When I became pregnant, I started researching exercise in pregnancy and quickly discovered this is a subject a lot of people have an opinion about! My initial research suggested that gentle pregnancy exercise was ok.  Now, I’m not judging anyone who enjoys gentle exercise or suggesting I know best…. I’m not medically qualified and am basing everything on my own personal experience and fairly straightforward pregnancy.

However, fitness and training are a very important part of my life and I didn’t want to stop exercising because I was pregnant. I definitely couldn’t spend the next 9 months just going for walks and doing gentle yoga, so I dug a little deeper.

My further research into pregnancy exercise was more positive: listen to your body and keep doing what you were doing before you were pregnant- even if that was mountain biking or horse riding. Be sensible. Don’t take what other people say to heart. Trust your instincts.

Pregnancy is not an illness, it’s a time when we need to stay fit, healthy and strong in order to get through labour and prepare to look after a newborn.

Once I started telling people I was pregnant the standard response was ‘So you’ve stopped riding/ running/ strength training then!’  It wasn’t even a question, the expectation was that because I was pregnant, I could no longer do the things I love.

Throughout my pregnancy, I continued to mountain bike, road bike, run, do strength and conditioning and swim both in the ocean and in the latter stages, in an outdoor pool. But I was sensible. I knew, for example, that in the early stages of pregnancy, if I came off my bike (I took measures to ensure that I didn’t, but you can’t plan for everything) I would have to badly impale myself in order to do any harm to the baby as it was so tiny and well protected by the amazing human body.

I discovered that much of the research surrounding not going over a certain heart rate during pregnancy had been largely discredited but I made sure not to put my body under stress. I didn’t take part in high intensity training and didn’t do anything that made me feel stressed or exhausted.

Above all, I didn’t do exercise I wasn’t comfortable with. I didn’t want to hurt my precious baby or do anything to risk his health but I also knew I needed to look after my physical and mental health- the two don’t need to be mutually exclusive.

I went into my active pregnancy with the aim of trying to continue with the sports I loved for as long as I could. I turned the stem upside down on my road bike to change the geometry so I was more upright and avoid compressing my bump, I slowed my running pace and quickly learned I can’t jump out of a pool with a bump and have to use the steps instead! My trainer modified my pregnancy workout routine at the gym (standing push ups, step ups instead of box jumps etc) and I was able to ride my road bike until a few days before I gave birth and do a squat session that morning (I still think that’s what set everything off!).

I was lucky and had a pretty straightforward labour and my son was quite small (lean, not chubby!) which made things easier!

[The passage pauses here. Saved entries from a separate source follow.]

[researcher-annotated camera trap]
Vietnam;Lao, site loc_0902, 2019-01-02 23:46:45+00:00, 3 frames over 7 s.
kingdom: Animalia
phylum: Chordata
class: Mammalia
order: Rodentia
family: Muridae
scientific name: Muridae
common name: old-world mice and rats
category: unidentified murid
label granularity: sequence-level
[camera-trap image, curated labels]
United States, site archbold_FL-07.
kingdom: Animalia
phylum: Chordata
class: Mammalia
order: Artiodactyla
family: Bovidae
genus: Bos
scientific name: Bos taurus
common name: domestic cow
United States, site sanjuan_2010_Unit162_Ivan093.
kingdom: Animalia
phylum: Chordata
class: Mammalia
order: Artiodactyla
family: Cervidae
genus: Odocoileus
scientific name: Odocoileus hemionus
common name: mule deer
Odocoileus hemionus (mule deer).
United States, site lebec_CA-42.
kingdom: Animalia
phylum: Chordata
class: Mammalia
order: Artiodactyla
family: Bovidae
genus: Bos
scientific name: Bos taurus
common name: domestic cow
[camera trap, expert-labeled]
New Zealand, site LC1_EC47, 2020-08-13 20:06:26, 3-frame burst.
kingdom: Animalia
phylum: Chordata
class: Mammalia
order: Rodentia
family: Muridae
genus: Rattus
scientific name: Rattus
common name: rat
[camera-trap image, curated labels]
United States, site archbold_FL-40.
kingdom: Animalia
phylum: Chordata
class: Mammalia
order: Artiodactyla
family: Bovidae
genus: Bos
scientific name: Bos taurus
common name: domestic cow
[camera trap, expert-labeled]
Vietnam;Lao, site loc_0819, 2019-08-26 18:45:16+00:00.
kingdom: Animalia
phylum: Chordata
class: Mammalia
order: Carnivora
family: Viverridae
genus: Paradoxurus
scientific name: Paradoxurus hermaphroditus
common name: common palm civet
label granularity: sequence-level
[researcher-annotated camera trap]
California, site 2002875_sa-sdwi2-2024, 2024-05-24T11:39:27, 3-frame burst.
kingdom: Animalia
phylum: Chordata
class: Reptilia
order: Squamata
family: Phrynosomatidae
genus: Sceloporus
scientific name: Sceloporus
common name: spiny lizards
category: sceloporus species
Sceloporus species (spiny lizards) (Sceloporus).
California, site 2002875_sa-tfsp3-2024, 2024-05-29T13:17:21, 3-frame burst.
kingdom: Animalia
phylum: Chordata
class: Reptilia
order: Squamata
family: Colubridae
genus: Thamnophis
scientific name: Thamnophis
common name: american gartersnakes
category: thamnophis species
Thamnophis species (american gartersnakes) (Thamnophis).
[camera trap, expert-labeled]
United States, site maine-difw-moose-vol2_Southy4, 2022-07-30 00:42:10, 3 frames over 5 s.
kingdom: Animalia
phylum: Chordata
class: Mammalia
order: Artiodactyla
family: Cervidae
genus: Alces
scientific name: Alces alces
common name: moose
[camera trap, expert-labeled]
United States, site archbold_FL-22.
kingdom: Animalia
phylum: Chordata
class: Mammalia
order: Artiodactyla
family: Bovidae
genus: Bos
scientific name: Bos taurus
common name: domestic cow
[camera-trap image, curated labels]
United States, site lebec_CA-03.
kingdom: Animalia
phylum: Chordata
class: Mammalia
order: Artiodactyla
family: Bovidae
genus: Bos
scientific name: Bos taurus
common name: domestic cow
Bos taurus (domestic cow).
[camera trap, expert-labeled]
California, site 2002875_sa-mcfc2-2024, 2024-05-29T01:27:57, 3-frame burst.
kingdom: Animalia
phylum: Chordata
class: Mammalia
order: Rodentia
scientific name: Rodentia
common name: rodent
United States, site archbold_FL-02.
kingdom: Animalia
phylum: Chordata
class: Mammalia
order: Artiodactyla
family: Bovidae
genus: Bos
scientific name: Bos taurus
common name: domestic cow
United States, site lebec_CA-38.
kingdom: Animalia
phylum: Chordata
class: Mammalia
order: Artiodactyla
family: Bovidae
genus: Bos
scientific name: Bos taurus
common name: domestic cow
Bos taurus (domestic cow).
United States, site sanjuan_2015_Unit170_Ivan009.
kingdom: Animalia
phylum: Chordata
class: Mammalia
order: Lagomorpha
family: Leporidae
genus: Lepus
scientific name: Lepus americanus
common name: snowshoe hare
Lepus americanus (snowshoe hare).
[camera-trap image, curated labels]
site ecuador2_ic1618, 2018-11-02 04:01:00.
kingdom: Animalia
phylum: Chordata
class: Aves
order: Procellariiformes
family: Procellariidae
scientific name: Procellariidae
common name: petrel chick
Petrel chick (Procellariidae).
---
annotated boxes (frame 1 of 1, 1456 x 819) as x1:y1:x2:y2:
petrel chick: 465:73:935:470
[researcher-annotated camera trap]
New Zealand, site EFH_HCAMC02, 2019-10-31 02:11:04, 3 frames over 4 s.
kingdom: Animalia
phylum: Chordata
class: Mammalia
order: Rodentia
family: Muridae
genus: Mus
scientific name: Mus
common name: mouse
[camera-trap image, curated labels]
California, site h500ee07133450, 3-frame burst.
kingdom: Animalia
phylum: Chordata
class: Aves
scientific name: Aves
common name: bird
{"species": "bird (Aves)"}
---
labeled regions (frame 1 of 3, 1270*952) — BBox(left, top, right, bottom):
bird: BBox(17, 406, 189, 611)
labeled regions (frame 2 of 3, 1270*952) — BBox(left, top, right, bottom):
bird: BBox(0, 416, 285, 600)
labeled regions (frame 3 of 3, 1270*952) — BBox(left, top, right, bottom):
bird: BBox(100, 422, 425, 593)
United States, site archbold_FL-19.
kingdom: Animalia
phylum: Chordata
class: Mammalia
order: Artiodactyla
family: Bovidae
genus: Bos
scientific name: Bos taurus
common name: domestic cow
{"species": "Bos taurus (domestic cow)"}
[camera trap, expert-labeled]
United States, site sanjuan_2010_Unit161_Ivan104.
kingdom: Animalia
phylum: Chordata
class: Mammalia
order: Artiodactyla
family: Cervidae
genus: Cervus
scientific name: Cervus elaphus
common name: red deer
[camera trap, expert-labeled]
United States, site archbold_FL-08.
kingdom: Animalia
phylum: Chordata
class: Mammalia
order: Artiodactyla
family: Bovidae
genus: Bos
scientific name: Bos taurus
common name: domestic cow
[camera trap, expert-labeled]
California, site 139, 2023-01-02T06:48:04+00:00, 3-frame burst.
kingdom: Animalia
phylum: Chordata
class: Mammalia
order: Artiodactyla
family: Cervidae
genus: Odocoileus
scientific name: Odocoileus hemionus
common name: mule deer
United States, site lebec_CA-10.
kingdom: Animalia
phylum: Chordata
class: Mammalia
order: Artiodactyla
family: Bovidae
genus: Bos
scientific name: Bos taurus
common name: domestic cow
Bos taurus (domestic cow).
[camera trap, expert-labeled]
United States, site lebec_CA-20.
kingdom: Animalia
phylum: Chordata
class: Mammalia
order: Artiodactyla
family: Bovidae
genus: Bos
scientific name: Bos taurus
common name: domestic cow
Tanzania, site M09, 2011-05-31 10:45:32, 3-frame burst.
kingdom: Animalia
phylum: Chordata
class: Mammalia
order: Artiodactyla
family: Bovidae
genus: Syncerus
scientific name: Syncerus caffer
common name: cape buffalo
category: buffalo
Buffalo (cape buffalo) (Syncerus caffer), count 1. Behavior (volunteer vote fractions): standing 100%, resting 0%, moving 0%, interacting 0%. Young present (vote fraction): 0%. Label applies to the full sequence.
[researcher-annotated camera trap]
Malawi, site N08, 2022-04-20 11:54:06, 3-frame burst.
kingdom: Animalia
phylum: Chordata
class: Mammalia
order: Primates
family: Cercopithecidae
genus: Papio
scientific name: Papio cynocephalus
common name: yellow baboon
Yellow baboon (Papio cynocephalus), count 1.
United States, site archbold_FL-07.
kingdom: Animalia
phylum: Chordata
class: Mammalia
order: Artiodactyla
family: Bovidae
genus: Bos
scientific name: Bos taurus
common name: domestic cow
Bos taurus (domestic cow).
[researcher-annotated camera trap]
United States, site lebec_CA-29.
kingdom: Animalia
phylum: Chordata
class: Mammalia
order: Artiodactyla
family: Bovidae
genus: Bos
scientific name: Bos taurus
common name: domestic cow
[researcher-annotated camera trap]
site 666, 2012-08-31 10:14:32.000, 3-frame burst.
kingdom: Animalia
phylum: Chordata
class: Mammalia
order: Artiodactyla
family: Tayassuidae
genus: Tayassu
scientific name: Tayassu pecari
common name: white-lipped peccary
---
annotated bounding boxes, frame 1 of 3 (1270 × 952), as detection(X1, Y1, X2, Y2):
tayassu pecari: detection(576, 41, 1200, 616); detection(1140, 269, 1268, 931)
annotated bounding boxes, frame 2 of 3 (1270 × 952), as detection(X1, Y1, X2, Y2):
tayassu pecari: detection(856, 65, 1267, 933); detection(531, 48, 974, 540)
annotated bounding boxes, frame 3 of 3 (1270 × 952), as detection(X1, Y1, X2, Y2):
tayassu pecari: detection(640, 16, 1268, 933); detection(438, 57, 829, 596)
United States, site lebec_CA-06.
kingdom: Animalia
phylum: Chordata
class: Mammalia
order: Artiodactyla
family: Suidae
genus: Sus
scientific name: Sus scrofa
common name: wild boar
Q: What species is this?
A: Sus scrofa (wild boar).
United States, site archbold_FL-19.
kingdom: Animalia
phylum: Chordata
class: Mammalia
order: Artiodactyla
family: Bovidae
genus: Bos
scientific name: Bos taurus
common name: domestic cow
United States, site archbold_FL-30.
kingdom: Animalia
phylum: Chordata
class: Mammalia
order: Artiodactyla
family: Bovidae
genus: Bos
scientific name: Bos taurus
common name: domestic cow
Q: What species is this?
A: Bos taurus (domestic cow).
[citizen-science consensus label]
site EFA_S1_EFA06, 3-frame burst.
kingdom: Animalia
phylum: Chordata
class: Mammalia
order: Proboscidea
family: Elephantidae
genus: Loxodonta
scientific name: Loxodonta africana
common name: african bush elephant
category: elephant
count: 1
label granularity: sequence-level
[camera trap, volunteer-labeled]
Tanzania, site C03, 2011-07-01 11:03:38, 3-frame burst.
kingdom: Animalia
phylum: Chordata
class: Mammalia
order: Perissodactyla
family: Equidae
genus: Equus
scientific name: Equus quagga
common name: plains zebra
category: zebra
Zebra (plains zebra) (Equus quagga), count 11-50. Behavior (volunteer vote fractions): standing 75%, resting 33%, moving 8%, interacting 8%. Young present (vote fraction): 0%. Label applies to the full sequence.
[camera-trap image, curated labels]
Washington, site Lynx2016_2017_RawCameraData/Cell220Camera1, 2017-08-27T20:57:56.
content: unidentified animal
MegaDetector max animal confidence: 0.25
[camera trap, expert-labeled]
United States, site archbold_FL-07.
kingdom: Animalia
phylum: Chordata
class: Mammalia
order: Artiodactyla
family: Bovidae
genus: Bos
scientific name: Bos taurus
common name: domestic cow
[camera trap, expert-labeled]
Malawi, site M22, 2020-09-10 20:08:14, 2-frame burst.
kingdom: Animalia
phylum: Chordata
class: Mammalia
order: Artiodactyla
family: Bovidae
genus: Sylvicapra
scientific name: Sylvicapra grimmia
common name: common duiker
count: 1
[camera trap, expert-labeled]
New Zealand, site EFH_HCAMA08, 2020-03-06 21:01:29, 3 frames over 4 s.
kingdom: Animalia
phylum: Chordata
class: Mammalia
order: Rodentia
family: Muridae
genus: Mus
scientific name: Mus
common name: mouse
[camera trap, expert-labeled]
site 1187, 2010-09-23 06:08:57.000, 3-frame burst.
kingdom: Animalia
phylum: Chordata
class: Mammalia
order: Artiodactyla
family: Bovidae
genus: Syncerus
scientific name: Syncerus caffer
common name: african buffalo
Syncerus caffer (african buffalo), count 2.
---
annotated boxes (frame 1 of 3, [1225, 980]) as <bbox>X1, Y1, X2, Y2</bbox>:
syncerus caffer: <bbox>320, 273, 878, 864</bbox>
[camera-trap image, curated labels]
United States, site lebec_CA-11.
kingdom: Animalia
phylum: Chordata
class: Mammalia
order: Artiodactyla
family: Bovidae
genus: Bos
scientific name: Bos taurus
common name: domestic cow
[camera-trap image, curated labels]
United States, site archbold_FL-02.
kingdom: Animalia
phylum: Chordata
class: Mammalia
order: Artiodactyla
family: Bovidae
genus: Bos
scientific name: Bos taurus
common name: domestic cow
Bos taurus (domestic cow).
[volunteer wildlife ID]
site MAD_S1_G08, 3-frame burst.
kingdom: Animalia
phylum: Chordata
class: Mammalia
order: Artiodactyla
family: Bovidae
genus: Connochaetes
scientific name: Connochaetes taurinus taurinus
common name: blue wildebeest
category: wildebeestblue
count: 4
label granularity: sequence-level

After Mawson was born I tried to get out and about as much as I could and went for a walk every day. As I started to recover and get into the swing of motherhood, the length of the walks increased and I could think about getting back into exercise.  I was excited to find an outdoor Buggy Bootcamp where I could meet up with a whole bunch of like-minded women.

When Mawson was about 7 weeks old, I went out on my road bike and although I was apprehensive, I was pleasantly surprised by how good I felt on the bike. On the advice of the pelvic physio, I didn’t start running for quite a while but it didn’t matter, I was out in the fresh air doing exercise with friends and embarking on my postnatal exercise journey.

The body is amazing, it knows how to look after itself. My point is that the human body has been doing this for a long time and it will keep you in check and let you know if you’re doing something that it doesn’t like. Learning to trust your body and your instincts in pregnancy is a great lesson for everything to do with childbirth and children.